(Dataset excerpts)
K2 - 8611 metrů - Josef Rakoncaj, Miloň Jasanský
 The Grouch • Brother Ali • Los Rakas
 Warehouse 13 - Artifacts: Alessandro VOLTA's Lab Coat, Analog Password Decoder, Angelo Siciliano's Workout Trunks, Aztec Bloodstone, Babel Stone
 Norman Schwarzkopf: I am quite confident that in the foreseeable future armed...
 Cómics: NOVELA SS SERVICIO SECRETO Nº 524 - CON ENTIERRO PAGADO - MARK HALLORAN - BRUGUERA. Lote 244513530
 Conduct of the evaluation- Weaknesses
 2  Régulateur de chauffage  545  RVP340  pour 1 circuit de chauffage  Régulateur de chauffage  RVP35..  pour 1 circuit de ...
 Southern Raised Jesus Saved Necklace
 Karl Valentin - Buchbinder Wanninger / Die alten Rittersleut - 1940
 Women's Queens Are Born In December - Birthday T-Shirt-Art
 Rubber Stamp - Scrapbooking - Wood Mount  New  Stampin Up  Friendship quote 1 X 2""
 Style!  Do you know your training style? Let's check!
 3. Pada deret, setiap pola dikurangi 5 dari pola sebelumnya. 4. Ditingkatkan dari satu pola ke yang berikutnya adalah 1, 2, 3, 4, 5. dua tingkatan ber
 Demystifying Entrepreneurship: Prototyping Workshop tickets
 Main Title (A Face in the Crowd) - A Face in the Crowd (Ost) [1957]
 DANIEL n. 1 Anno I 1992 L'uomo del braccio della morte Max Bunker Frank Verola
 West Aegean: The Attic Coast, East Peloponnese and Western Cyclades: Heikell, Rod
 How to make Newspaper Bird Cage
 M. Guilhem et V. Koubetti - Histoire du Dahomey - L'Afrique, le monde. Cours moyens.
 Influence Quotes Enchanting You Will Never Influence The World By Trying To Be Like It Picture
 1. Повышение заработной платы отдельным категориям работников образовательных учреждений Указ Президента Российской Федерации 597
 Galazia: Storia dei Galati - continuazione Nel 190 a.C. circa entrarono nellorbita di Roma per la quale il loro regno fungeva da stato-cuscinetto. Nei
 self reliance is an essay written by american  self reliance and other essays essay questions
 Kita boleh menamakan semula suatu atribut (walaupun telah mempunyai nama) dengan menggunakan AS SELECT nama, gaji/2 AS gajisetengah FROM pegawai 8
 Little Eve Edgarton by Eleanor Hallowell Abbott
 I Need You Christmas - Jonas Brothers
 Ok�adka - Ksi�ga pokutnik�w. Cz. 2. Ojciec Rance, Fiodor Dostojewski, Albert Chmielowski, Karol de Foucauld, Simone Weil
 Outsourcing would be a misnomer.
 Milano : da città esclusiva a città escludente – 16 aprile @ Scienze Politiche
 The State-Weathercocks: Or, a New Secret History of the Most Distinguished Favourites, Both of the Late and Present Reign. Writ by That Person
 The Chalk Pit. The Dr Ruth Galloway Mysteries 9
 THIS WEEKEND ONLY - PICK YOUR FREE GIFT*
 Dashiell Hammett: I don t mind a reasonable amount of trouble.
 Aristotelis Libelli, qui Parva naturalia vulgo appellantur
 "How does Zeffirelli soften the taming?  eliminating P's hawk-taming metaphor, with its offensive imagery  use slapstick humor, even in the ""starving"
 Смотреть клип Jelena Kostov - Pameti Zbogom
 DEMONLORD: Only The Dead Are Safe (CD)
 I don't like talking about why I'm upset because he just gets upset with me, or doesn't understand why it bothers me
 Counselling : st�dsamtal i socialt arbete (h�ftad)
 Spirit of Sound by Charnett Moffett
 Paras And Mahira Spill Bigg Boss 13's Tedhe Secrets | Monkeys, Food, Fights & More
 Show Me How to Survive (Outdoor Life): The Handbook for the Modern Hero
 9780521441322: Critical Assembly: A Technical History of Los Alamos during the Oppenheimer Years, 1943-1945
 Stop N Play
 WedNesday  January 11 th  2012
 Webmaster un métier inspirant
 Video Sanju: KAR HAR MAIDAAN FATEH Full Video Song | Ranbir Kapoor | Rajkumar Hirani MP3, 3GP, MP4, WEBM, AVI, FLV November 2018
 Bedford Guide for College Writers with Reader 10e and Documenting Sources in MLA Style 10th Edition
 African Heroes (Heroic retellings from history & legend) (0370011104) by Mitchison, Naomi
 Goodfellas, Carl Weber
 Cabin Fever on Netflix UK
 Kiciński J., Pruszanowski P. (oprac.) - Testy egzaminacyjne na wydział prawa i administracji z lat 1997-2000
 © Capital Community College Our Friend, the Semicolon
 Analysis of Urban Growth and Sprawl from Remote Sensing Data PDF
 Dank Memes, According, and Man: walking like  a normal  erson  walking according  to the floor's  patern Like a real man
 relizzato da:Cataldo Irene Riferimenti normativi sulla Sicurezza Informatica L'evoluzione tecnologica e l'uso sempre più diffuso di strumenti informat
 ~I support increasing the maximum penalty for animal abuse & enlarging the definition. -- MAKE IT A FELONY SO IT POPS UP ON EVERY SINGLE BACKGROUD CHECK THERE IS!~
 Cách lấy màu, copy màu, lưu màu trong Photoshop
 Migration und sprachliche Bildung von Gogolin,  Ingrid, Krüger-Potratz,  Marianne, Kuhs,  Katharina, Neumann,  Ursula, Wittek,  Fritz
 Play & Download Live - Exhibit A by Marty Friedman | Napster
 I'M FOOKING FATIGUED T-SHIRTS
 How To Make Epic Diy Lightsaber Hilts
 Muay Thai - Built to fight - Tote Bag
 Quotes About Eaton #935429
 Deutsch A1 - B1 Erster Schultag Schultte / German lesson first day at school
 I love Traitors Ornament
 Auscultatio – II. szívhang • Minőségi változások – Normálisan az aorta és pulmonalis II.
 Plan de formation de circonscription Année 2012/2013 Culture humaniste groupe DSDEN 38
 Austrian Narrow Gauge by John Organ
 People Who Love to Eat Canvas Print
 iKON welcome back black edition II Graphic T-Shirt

Task details » Write down how many lines of the data above carry the word "with". Nothing else belongs in the answer.

Answer to the problem » 3